Kıymetli milletvekilleri, bildiğiniz gibi partimiz ve Hükûmetimiz hayatın farklı alanlarında, farklı zorluklarla mücadele eden kesimlerin yanında olan ve onların yükünü hafifletmek için gayret gösteren bir anlayışla ilk günden bu yana hizmet etmektedir. Yaşlı genç, zengin fakir, engelli engelsiz, öğrenci öğretmen tüm kesimlerin dertlerini, sorunlarını gidermeyi önemseyen bir anlayışla bugüne kadar politikalarını oluştururken özellikle dezavantajlı olan kesimlerin yükünü alan, onların zorluklarını gideren, onların dertlerini dert edinen bir anlayışı çalışmalarının odağı hâline getirmiştir. Bu doğrultuda özel eğitime ihtiyaç duyan vatandaşlarımız, bilhassa engelli kardeşlerimiz konusunda son on sekiz yılda devrim niteliğinde adımlar atılmış, özellikle özel eğitime ihtiyaç duyan çocuklarımız için bu süreçte gerçekten büyük gelişmeler yaşanmıştır. Türkiye’de özellikle gereksinimli çocukların yıllarca sanki bir utanç sebebi gibi köşelerde gezindikleri, hayatlarını dört duvar arasında sürdürdükleri dönemler, AK PARTİ’mizin, hükûmetlerimizin öncülüğünde hep birlikte ortaya koyduğumuz gayretle, hamdolsun, artık ortadan kalkmıştır. Bu vatandaşlarımızın özel eğitime ihtiyaç duymasını gerektiren sebeplerden kaynaklanan özel durumlarının ve problemlerinin ortaya çıkardığı kısıtlamaları en aza indirgemek, toplum içindeki görevlerini yerine getirebilmelerini ve diğer insanlarla sağlıklı ilişkiler kurabilmelerini sağlamak, ekip çalışmasına ve çevreyle uyumlu bireyler olarak yetişmelerine imkân sunmak için gerekli adımları attık ve atmaya devam edeceğiz.

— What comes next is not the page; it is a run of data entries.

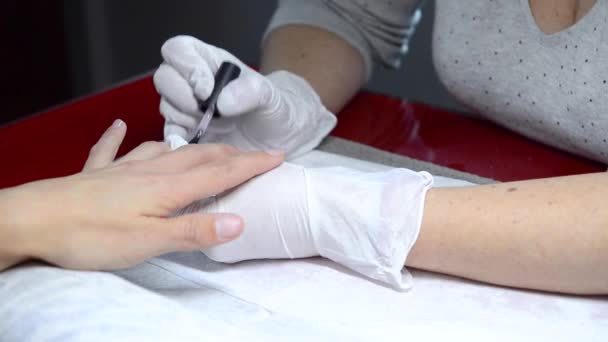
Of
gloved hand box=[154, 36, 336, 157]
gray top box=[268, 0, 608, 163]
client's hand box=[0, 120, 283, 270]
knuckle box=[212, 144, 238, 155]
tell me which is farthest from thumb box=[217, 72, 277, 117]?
gray top box=[268, 0, 608, 163]

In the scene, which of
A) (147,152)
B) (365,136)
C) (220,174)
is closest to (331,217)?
(220,174)

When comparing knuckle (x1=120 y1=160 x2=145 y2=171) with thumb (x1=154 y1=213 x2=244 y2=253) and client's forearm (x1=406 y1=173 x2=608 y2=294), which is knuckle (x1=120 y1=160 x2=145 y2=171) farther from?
client's forearm (x1=406 y1=173 x2=608 y2=294)

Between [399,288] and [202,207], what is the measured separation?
0.75 feet

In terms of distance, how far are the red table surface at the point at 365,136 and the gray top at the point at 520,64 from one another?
3 cm

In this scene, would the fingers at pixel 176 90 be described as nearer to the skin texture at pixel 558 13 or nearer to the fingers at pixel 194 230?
the fingers at pixel 194 230

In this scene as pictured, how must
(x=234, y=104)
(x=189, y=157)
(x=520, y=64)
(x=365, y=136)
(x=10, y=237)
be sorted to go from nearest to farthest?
(x=10, y=237)
(x=189, y=157)
(x=234, y=104)
(x=520, y=64)
(x=365, y=136)

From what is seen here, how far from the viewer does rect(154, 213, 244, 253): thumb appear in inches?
27.0

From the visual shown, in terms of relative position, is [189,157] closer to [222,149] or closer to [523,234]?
[222,149]

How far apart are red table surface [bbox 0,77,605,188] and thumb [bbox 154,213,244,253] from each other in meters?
0.42

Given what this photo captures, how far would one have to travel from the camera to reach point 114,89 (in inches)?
51.3

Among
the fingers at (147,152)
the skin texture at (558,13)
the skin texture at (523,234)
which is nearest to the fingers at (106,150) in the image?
the fingers at (147,152)

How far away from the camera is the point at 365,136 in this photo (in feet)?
3.82

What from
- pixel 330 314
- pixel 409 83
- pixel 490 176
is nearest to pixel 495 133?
pixel 490 176

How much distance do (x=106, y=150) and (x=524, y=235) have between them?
480mm
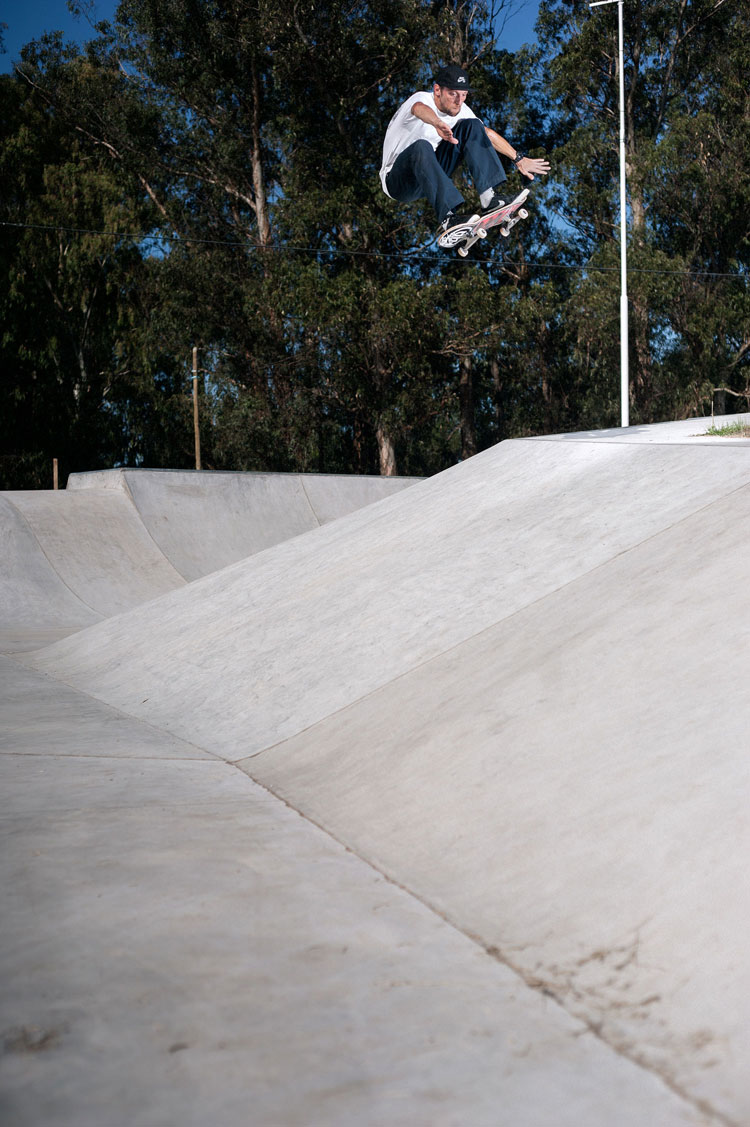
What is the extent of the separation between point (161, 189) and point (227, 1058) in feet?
122

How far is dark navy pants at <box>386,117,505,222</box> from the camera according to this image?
475 inches

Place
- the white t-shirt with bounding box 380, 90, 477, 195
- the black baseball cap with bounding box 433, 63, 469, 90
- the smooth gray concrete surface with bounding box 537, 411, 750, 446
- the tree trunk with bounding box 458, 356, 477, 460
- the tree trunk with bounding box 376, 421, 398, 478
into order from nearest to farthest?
the smooth gray concrete surface with bounding box 537, 411, 750, 446 → the black baseball cap with bounding box 433, 63, 469, 90 → the white t-shirt with bounding box 380, 90, 477, 195 → the tree trunk with bounding box 376, 421, 398, 478 → the tree trunk with bounding box 458, 356, 477, 460

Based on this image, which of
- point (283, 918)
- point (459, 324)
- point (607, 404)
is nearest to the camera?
point (283, 918)

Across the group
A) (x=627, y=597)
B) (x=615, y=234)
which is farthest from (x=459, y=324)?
(x=627, y=597)

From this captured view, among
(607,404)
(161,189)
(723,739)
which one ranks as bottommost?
(723,739)

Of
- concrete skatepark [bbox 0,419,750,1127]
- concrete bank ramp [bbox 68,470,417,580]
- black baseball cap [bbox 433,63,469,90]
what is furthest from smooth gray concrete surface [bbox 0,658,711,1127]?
concrete bank ramp [bbox 68,470,417,580]

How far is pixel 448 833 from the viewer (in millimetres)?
3688

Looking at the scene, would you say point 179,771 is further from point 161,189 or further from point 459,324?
point 161,189

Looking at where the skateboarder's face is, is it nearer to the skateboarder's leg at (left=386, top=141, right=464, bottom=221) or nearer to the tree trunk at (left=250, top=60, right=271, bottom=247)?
the skateboarder's leg at (left=386, top=141, right=464, bottom=221)

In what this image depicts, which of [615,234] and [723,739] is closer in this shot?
[723,739]

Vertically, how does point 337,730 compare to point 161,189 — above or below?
below

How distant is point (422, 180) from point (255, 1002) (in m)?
11.2

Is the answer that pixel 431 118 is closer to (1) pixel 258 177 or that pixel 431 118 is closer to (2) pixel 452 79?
(2) pixel 452 79

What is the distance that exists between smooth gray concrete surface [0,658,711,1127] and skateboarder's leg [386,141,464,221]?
372 inches
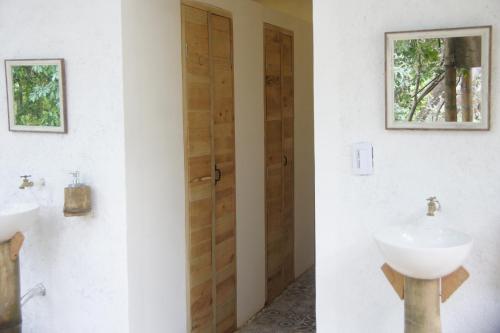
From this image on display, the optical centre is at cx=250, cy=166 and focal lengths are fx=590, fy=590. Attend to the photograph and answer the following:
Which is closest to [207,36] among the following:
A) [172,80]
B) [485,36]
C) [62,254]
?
[172,80]

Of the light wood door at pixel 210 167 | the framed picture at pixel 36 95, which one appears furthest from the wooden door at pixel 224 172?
the framed picture at pixel 36 95

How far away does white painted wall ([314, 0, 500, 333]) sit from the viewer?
2369 millimetres

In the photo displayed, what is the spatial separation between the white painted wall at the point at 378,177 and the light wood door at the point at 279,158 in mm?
1800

“İnsanı yaşat ki devlet yaşasın” anlayışından taviz vermeden yürüme gayretindeyiz. Hayatın her alanında olduğu gibi eğitim alanında da engelli ve özel ilgiye muhtaç çocuklarımızın ve onların ailelerinin ve onlar için var gücüyle çalışan öğretmenlerimizin yaşadığı zorlukları bizler de biliyor, paylaşıyor ve bu zorlukları aşmanın çabasını veriyoruz.

(Mikrofon otomatik cihaz tarafından kapatıldı)

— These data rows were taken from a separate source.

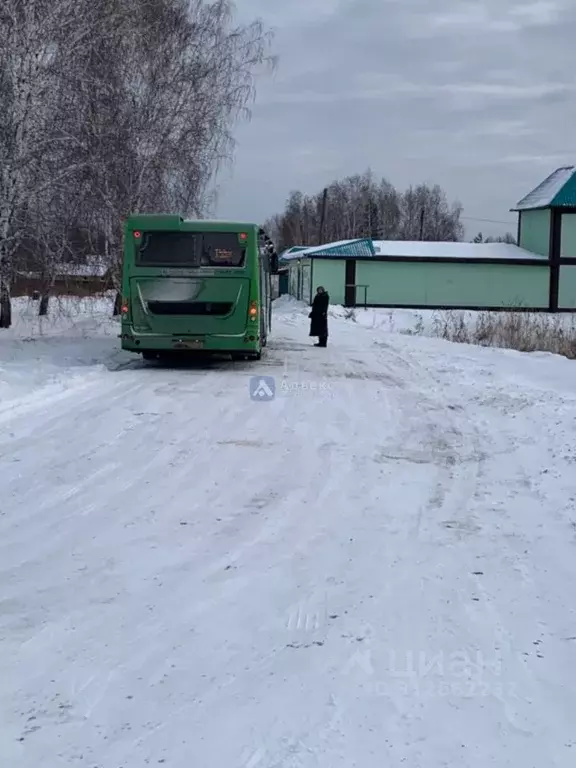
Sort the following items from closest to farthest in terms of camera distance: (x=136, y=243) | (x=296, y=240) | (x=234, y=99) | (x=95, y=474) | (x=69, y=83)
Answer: (x=95, y=474) < (x=136, y=243) < (x=69, y=83) < (x=234, y=99) < (x=296, y=240)

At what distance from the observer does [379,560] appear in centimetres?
635

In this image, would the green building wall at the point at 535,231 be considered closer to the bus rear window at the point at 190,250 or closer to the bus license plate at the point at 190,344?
the bus rear window at the point at 190,250

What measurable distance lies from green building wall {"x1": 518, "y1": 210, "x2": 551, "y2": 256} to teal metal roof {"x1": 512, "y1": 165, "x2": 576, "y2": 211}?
1.56 feet

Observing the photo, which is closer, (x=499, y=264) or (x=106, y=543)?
(x=106, y=543)

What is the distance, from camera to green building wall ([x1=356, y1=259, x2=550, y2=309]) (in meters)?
49.0

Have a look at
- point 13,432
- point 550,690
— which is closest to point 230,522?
point 550,690

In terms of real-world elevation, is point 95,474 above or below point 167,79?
below

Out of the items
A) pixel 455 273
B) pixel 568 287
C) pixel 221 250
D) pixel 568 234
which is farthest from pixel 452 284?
pixel 221 250

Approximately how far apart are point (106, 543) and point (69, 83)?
17159 mm

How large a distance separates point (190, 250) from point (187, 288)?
2.45 ft

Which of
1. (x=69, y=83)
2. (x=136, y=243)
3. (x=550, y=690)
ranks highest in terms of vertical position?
(x=69, y=83)

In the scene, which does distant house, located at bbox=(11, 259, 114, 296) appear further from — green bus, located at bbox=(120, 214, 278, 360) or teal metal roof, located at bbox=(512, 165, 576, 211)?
teal metal roof, located at bbox=(512, 165, 576, 211)

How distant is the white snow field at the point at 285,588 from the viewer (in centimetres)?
400

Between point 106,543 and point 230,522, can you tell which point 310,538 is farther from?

BAŞKAN – Buyurun Sayın Yegin.

ORHAN YEGİN (Devamla) – Biliyoruz ki özel eğitime ihtiyaç duyan bireyler ve onların aileleri kadar bu alanda var gücüyle çalışıp kardeşlerimize yardımcı olmaya çalışan öğretmenlerimizin de desteğe ihtiyacı var. Onların yükünü hafifletmek, sorunlarını dinleyip birlikte çözüm geliştirmek hepimizin sorumluluğundadır. Bizim kültürümüzde öğretmenlerimizin üzerimizdeki hakkı neredeyse anne ve babalarımızın hakkı seviyesindedir. Bu sebeple, özel eğitime ihtiyaç duyan evlatlarımızın toplumda eşit fırsatlara sahip bireyler olmalarında büyük gayret gösteren öğretmenlerimizin sorunlarını ele alıp imkânlar doğrultusunda çözebilme yolunda gayret gösteriyoruz. Bu bakış açısıyla çocuklarımızı kucaklayıp onlara kol kanat geren, sadece özel eğitim ve rehabilitasyon merkezinde çalışan öğretmenlerimizin değil tüm öğretmenlerimizin haklarını, imkânlarını daha iyi duruma getirme yolunda hep beraber el ele vereceğiz ve zaman içerisinde, inşallah, bu imkânları onlara hep beraber sunacağız.

Bu vesileyle tekrardan geleceğimize ışık tutarak bizlere mihmandarlık eden tüm öğretmenlerimizin Öğretmenler Günü’nü kutluyor ve Genel Kurulu saygıyla selamlıyorum. (AK PARTİ sıralarından alkışlar)

BAŞKAN – Öneriyi oylarınıza sunuyorum: Kabul edenler… Kabul etmeyenler... Kabul edilmemiştir.

Halkların Demokratik Partisi Grubunun İç Tüzük’ün 19’uncu maddesine göre verilmiş bir önerisi vardır, okutup işleme alacağım ve oylarınıza sunacağım.

Okutuyorum:

2.- HDP Grubunun, Grup Başkan Vekilleri Siirt Milletvekili Meral Danış Beştaş ve İstanbul Milletvekili Hakkı Saruhan Oluç tarafından Türkiye'de kadına karşı şiddetin son bulması için gerekli tedbirlerin alınması amacıyla 24/11/2020 tarihinde Türkiye Büyük Millet Meclisine verilmiş olan genel görüşme önergesinin ön görüşmelerinin, Genel Kurulun 24 Kasım 2020 Salı günkü birleşiminde yapılmasına ilişkin önerisi

24/11/2020

Türkiye Büyük Millet Meclisi Başkanlığına

Danışma Kurulu 24/11/2020 Salı günü (bugün) toplanamadığından, grubumuzun aşağıdaki önerisinin İç Tüzük’ün 19’uncu maddesi gereğince Genel Kurulun onayına sunulmasını saygılarımla arz ederim.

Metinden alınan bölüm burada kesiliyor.